Hell again all... seems like I get one thing fixed and something else goes wrong. I am having a problem with my ADC on the PIC16F877A. Here is the code that I am using:



DEFINE OSC 20
DEFINE ADC_BITS 10
DEFINE ADC_CLOCK 3
DEFINE ADC_SAMPLEUS 1
PAUSE 1000

LIGHT VAR WORD

ADCON1=%10000010
TRISA=%11111111
TRISB=%00000000
TRISD=%00000000

MAIN:
ADCIN 1, LIGHT
LIGHT.0=PORTD.6
LIGHT.1=PORTD.7
LIGHT.2=PORTB.0
LIGHT.3=PORTB.1
LIGHT.4=PORTB.2
LIGHT.5=PORTB.3
LIGHT.6=PORTB.4
LIGHT.7=PORTB.5
LIGHT.8=PORTB.6
LIGHT.9=PORTB.7
GOTO MAIN
END


This measures the voltage coming from a CDS Photocell circuit. I have Vcc to photocell to 10k resistor to ground. ADC is connected between the photocell and 10k resistor, so as the resistance of the photocell changes, as does the voltage. I can measure this with a meter but when I try to output to light up the corresponding LEDs it doesn't work right. Any help with this will be greatly appreciated.

2 things
CDS usually have high impedance, but the PIC require a max of 10K. You'll need to use a buffer in between (op-amp, transistor, FET, ...)
The way you have it now, you read PORTB and D and place it in your LIGHT variable

try


PORTB = (LIGHT >>2)
PORTD.6 = LIGHT.0
PORTD.7 = LIGHT.1

PORTB = (LIGHT >>2)
PORTD.6 = LIGHT.0
PORTD.7 = LIGHT.1

Doesn't this line just shift everything two bits to the right:


portb = (light >>2)


By doing this I'm actually losing two bits right?

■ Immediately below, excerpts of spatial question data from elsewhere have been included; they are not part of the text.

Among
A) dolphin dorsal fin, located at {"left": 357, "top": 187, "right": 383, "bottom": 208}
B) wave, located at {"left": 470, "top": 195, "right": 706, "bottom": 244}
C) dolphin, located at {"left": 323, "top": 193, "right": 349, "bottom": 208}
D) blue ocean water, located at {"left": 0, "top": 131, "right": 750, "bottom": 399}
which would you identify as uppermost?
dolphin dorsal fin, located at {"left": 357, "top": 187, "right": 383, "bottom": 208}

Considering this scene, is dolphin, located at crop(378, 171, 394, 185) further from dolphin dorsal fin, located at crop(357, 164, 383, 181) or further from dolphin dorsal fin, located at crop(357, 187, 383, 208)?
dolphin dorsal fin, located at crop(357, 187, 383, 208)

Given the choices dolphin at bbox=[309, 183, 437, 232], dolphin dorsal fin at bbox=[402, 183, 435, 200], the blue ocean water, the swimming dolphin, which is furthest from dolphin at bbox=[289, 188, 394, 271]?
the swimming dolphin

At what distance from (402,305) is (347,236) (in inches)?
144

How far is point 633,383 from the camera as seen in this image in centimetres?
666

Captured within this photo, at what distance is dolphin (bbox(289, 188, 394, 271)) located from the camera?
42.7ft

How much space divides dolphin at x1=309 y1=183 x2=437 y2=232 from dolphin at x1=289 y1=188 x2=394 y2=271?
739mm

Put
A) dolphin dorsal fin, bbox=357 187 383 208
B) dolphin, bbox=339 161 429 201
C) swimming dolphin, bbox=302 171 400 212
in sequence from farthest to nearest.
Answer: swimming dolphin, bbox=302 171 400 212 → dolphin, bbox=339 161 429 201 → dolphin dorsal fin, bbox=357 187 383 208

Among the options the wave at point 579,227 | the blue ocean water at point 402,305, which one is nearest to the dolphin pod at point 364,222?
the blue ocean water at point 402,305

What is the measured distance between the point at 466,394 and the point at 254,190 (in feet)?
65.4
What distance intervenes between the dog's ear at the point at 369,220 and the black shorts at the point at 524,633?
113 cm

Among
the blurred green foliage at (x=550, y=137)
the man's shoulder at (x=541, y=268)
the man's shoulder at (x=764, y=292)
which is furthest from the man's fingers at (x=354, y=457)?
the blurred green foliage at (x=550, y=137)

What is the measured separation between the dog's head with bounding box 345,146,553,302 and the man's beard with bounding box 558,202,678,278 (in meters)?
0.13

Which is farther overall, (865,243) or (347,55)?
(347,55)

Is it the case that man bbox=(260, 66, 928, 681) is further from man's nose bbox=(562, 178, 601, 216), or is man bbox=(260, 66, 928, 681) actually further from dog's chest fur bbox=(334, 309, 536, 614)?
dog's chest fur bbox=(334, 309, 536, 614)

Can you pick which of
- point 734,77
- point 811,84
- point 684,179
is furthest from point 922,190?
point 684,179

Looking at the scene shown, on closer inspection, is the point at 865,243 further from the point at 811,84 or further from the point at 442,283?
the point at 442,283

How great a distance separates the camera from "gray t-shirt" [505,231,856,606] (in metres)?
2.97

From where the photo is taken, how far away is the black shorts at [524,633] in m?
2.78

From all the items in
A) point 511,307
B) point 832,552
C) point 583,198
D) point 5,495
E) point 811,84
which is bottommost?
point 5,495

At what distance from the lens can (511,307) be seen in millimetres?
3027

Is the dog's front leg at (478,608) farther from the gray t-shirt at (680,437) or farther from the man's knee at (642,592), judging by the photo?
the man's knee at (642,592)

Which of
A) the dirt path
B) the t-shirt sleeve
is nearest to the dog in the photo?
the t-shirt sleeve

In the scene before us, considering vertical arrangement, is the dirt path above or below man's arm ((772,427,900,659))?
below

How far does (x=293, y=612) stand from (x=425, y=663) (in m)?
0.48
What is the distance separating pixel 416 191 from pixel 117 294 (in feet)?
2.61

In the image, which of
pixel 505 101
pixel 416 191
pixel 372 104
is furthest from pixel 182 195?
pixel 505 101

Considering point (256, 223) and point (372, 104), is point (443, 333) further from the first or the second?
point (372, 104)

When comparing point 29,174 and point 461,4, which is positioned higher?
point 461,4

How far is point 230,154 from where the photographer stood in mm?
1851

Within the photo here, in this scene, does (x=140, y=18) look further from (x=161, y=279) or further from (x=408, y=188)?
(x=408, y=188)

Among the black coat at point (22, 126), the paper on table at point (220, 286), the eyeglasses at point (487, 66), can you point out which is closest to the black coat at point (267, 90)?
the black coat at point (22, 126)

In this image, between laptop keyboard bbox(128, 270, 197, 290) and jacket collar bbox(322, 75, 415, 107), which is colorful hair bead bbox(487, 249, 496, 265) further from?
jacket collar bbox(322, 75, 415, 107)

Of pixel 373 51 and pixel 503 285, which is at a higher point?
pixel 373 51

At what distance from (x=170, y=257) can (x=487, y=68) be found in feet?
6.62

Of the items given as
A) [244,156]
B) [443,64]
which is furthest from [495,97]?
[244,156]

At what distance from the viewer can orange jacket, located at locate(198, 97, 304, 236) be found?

LIGHT is a Word, PORT is a BYTE... this is always hard to fit 16bits in a 8 bit register huh? ;)

LIGHT>>2 - yes it shift two position to the right... yes you miss bit0 and bit1, but the next lines
PORTD.6 = LIGHT.0
PORTD.7 = LIGHT.1

place them on PORTD.

no lost at all.

None of your bit are lost LIGHT>>2 as long as you dont use something like
LIGHT=LIGHT>>2

ok i was thinking that bit 0 and bit 1 would just be moved to where bits 2 and bits 3 are... thus showing bits 0 and 1 twice and losing bits 8 and 9 with the code you provided me with... i'll give it a shot and see what happens...